Reasons of the Minority

On September 1, 2010 the British Columbia Securities Commission released Commissioner Williams’ minority reasons. While Commissioner Williams agreed with the majority that the Lions Gate poison pill should be cease-traded, her reasons for so deciding were more closely aligned with those of the ASC and the OSC in the Pulse Data and Neo decisions. In particular, Commissioner Williams endorsed the view expressed in those decisions that the public interest ought to consider the long term interests of shareholders collectively.

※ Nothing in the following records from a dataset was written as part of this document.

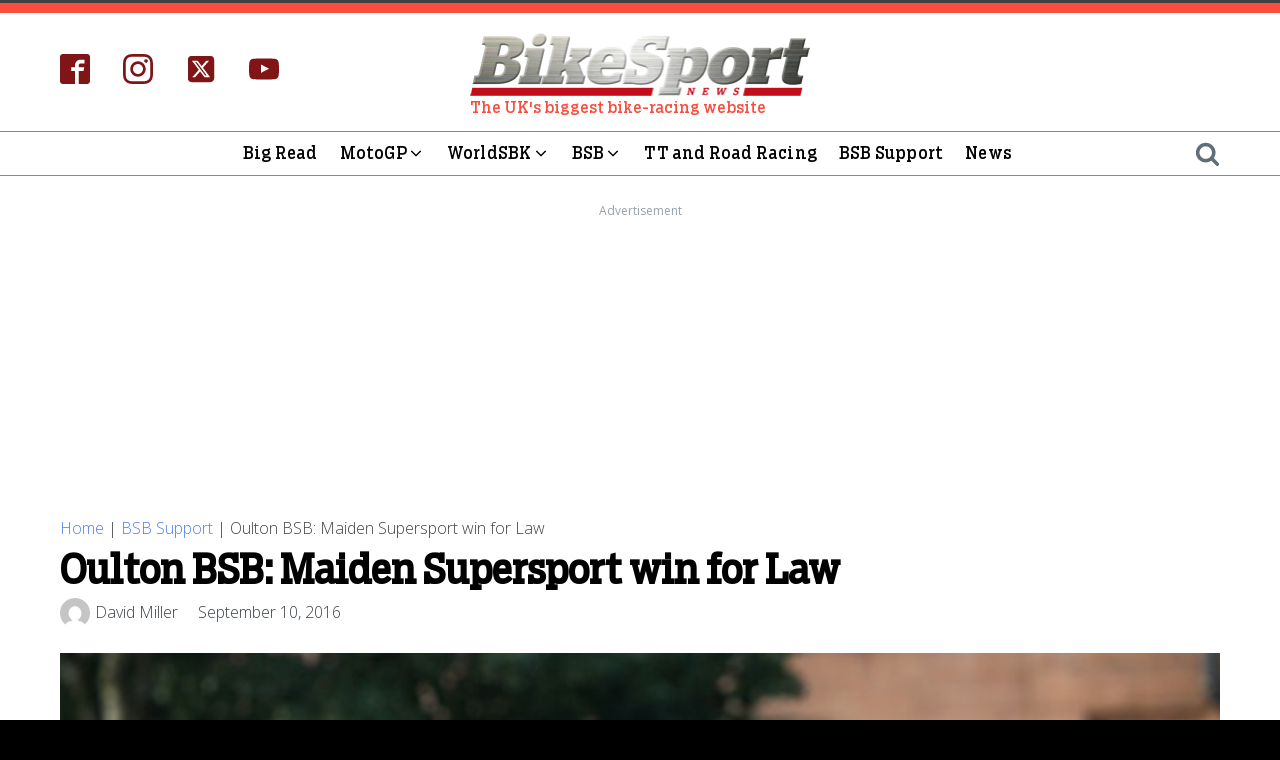

--- FILE ---
content_type: text/css; charset=UTF-8
request_url: https://bikesportnews.com/wp-content/uploads/useanyfont/uaf.css?ver=1747921298
body_size: -489
content:
				@font-face {
					font-family: 'boomer-serif-cond';
					src: url('/wp-content/uploads/useanyfont/1268Boomer-Serif-Cond.woff2') format('woff2'),
						url('/wp-content/uploads/useanyfont/1268Boomer-Serif-Cond.woff') format('woff');
					  font-display: auto;
				}

				.boomer-serif-cond{font-family: 'boomer-serif-cond' !important;}

		

--- FILE ---
content_type: application/javascript; charset=utf-8
request_url: https://fundingchoicesmessages.google.com/f/AGSKWxWBIxNYlga3RdG1o274HByTeIyj4AbTR9Iot1klghEFddTQZnemNJTw3Wj8xU4rkF7sn6d-Y2-dTl1UEM4UAT_XHrjyJldBTYfb9n8Wb0OEQCKINptEIu8ryUageBzCYf2IIxFCqg1VCinl2yIGkP1cVZrENo3Benhxj3c-2JjuJmEaLsHyYJzNr_uR/_/adstx./ad/audsci./cpmrect..net/ads./adaptvexchangevastvideo.
body_size: -1293
content:
window['04b5b9f2-2582-41bf-abfa-a8c2bcac3bfe'] = true;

According to the minority decision, “when a target board adopts a rights plan aimed specifically at a particular bid, provides its shareholders with full information regarding the rights plan and the effects of the bid, and receives overwhelming support from its shareholders in the face of the bid, it may be appropriate to conclude that the continuance of the rights plan is in the public interest, notwithstanding the fact here may be no alternative offers forthcoming.”

Commissioner Williams noted, however, that several factors should be considered in deciding whether there is a compelling case for favouring the collective view of shareholders over the ability of individual shareholders to respond to the outstanding bid: (i) the level of shareholder support or opposition to a rights plan, (ii) the extent to which a rights plan protects shareholders’ rights and conforms to their expectations, and (iii) the degree to which shareholders require protection from an expiring offer. On the facts in Lions Gate, the minority did not view the level of shareholder support in favour of the rights plan as being overwhelming. Moreover, the level of shareholder opposition was much higher than in Pulse Data and Neo. Other mitigating factors that persuaded the minority that the rights plan ought to be cease-traded included the fact that the rights plan was structured to give the Lions Gate board too much discretion and that the required minimum tender condition for a permitted bid was seen as an unreasonable impediment to a fair tender process.

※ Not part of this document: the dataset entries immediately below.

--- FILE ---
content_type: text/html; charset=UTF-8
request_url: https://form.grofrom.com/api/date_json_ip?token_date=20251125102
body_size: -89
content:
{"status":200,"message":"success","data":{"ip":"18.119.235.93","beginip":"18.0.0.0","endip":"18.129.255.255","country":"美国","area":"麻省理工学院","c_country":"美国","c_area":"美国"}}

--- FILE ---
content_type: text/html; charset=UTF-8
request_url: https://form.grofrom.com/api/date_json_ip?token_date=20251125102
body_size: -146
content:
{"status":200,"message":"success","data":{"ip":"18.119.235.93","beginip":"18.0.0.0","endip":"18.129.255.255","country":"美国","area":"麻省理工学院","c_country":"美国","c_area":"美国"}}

From this high-level overview of the decisions in Pulse Data, Neo and Lions Gate, it is clear that there is a tension between the decisions that will need to be resolved to avoid inconsistent results on applications to cease trade shareholder rights plans. This resolution can occur in a number of ways.

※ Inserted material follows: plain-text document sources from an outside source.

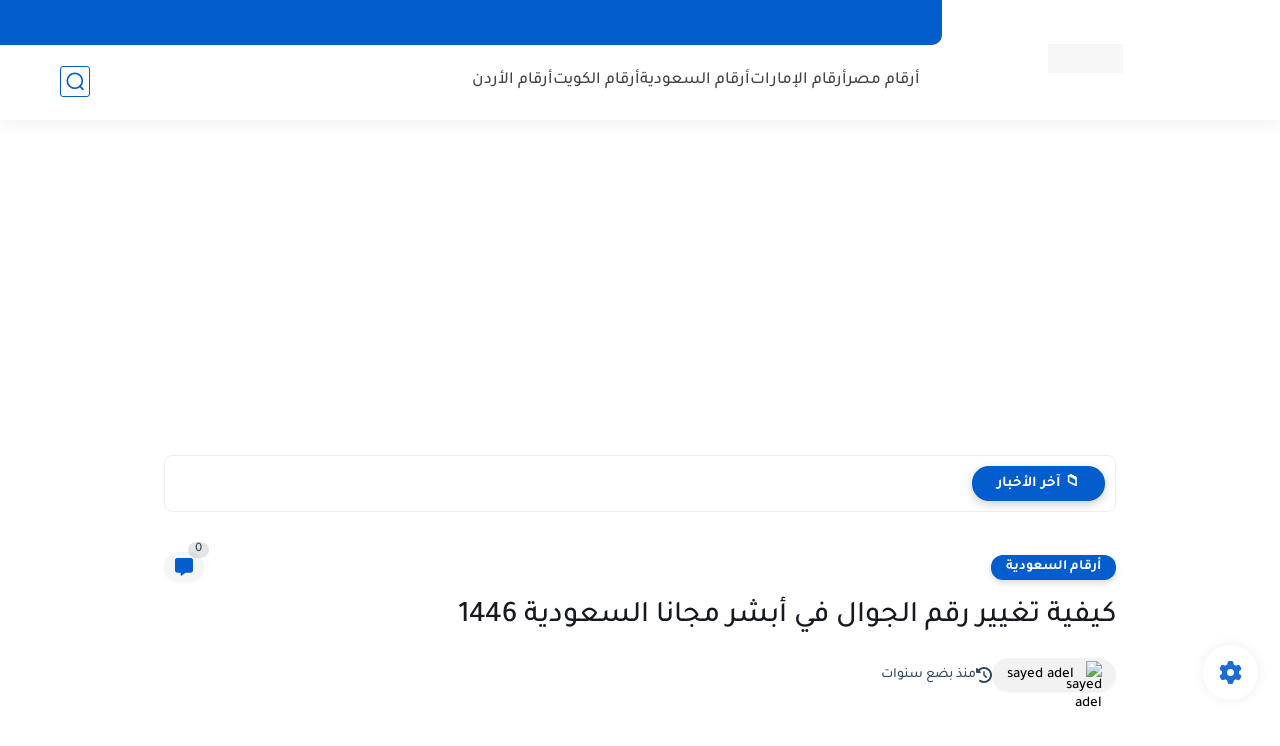

--- FILE ---
content_type: text/html; charset=utf-8
request_url: https://www.google.com/recaptcha/api2/aframe
body_size: 268
content:
<!DOCTYPE HTML><html><head><meta http-equiv="content-type" content="text/html; charset=UTF-8"></head><body><script nonce="7M4Tm-DqzUrRN2V6lilHjw">/** Anti-fraud and anti-abuse applications only. See google.com/recaptcha */ try{var clients={'sodar':'https://pagead2.googlesyndication.com/pagead/sodar?'};window.addEventListener("message",function(a){try{if(a.source===window.parent){var b=JSON.parse(a.data);var c=clients[b['id']];if(c){var d=document.createElement('img');d.src=c+b['params']+'&rc='+(localStorage.getItem("rc::a")?sessionStorage.getItem("rc::b"):"");window.document.body.appendChild(d);sessionStorage.setItem("rc::e",parseInt(sessionStorage.getItem("rc::e")||0)+1);localStorage.setItem("rc::h",'1768831988137');}}}catch(b){}});window.parent.postMessage("_grecaptcha_ready", "*");}catch(b){}</script></body></html>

One possible solution would be for the Canadian securities regulators to re-examine NP 62-202 and determine whether it would be appropriate for further guidance to be provided in that statement of policy principles. Another would be for a subsequent panel of a commission to determine whether the Pulse Data and Neo decisions can be reconciled with the majority reasons in Lions Gate; however, given the fundamental differences in the approaches adopted by the panels in those decisions, this seems unlikely. Essentially, what the Canadian securities regulators must agree on is whether a majority of shareholders, overwhelming or otherwise, can ratify the decision of a board of directors to adopt or rely on a poison pill to “just say no” to a hostile bid and, if so, for how long.